# [Listed entries]
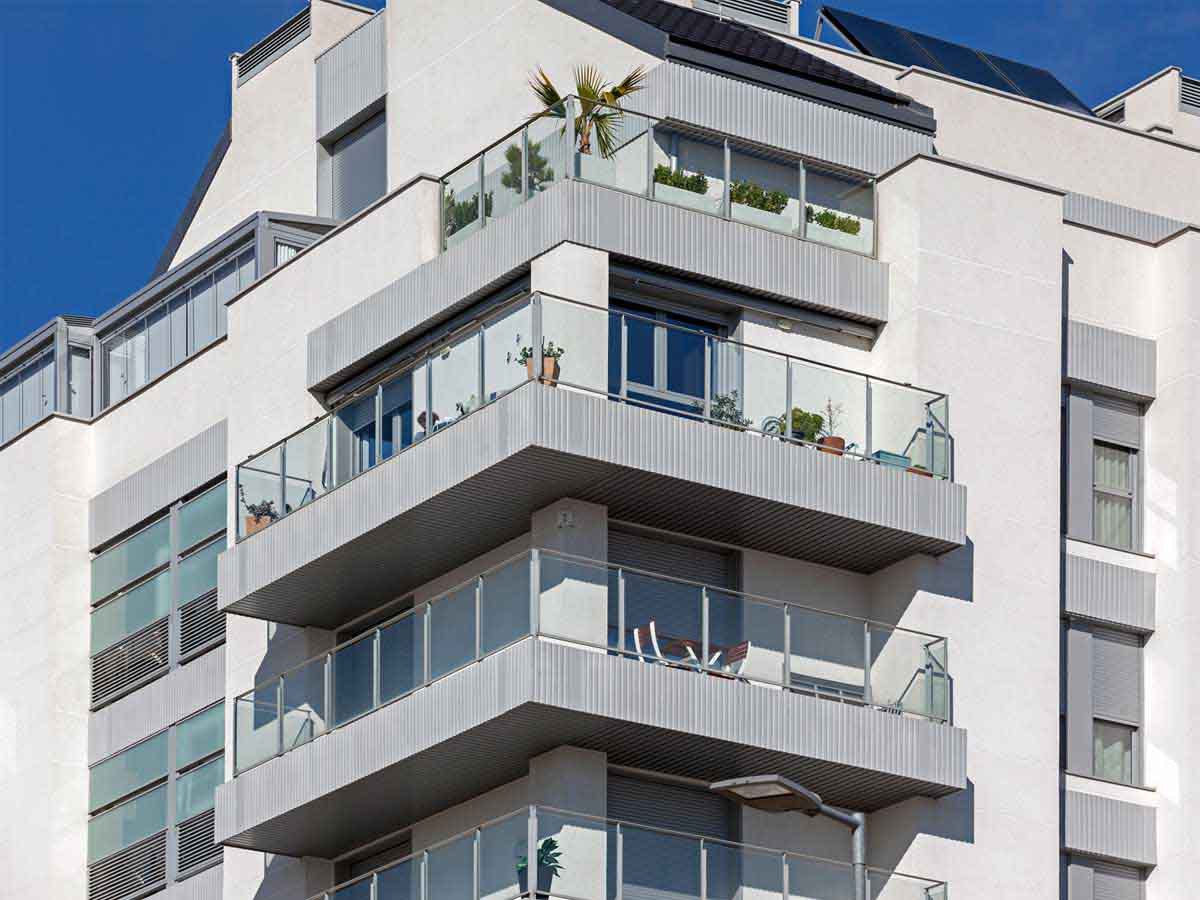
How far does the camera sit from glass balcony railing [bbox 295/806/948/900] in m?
39.4

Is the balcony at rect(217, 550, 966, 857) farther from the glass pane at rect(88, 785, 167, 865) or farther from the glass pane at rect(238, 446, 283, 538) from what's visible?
the glass pane at rect(88, 785, 167, 865)

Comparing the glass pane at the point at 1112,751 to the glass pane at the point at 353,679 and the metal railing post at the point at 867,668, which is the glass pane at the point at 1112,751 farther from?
the glass pane at the point at 353,679

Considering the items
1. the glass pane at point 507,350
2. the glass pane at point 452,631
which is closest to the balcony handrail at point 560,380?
the glass pane at point 507,350

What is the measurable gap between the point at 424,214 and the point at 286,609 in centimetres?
506

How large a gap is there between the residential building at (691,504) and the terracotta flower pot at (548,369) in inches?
3.1

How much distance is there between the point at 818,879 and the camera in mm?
40594

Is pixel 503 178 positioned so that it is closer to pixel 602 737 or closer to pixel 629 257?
pixel 629 257

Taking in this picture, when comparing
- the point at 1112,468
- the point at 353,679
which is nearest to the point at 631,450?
the point at 353,679

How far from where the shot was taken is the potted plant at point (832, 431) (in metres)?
42.2

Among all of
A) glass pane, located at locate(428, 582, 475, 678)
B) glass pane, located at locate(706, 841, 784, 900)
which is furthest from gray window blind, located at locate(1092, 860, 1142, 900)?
glass pane, located at locate(428, 582, 475, 678)

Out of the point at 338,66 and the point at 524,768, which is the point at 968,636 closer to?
the point at 524,768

# [Exercise brief]
Reproduce all of the records above word for word, leaving out the pictures.

# [Answer to this problem]
How far does the camera sit from glass balcony railing [bbox 295/806/948/900] in m?
39.4

Is the balcony at rect(217, 550, 966, 857) farther from the glass pane at rect(88, 785, 167, 865) or farther from the glass pane at rect(238, 446, 283, 538) from what's visible?
the glass pane at rect(88, 785, 167, 865)

Comparing the glass pane at the point at 1112,751 to the glass pane at the point at 353,679 and the metal railing post at the point at 867,668, which is the glass pane at the point at 1112,751 farther from?
the glass pane at the point at 353,679

Considering the items
1. the glass pane at point 507,350
2. the glass pane at point 452,631
which is closest to the balcony handrail at point 560,380?
the glass pane at point 507,350

What is the measurable gap between the point at 424,214 and the point at 286,609 in centimetres?
506

How large a gap is there between the residential building at (691,504) and the terracotta flower pot at (548,369) in inches?
3.1

How much distance is there between the point at 818,879 and the camera in mm?
40594

Is pixel 503 178 positioned so that it is closer to pixel 602 737 or closer to pixel 629 257?
pixel 629 257

Taking in this picture, when comparing
- the point at 1112,468
- the point at 353,679
which is nearest to the point at 631,450?
the point at 353,679

How far from where the shot was taken is the potted plant at point (832, 431) (in metres)?
42.2

Among all of
A) glass pane, located at locate(428, 582, 475, 678)
B) glass pane, located at locate(706, 841, 784, 900)
which is furthest from gray window blind, located at locate(1092, 860, 1142, 900)?
glass pane, located at locate(428, 582, 475, 678)

Out of the point at 338,66 and the point at 524,768, which is the point at 968,636 closer to?
the point at 524,768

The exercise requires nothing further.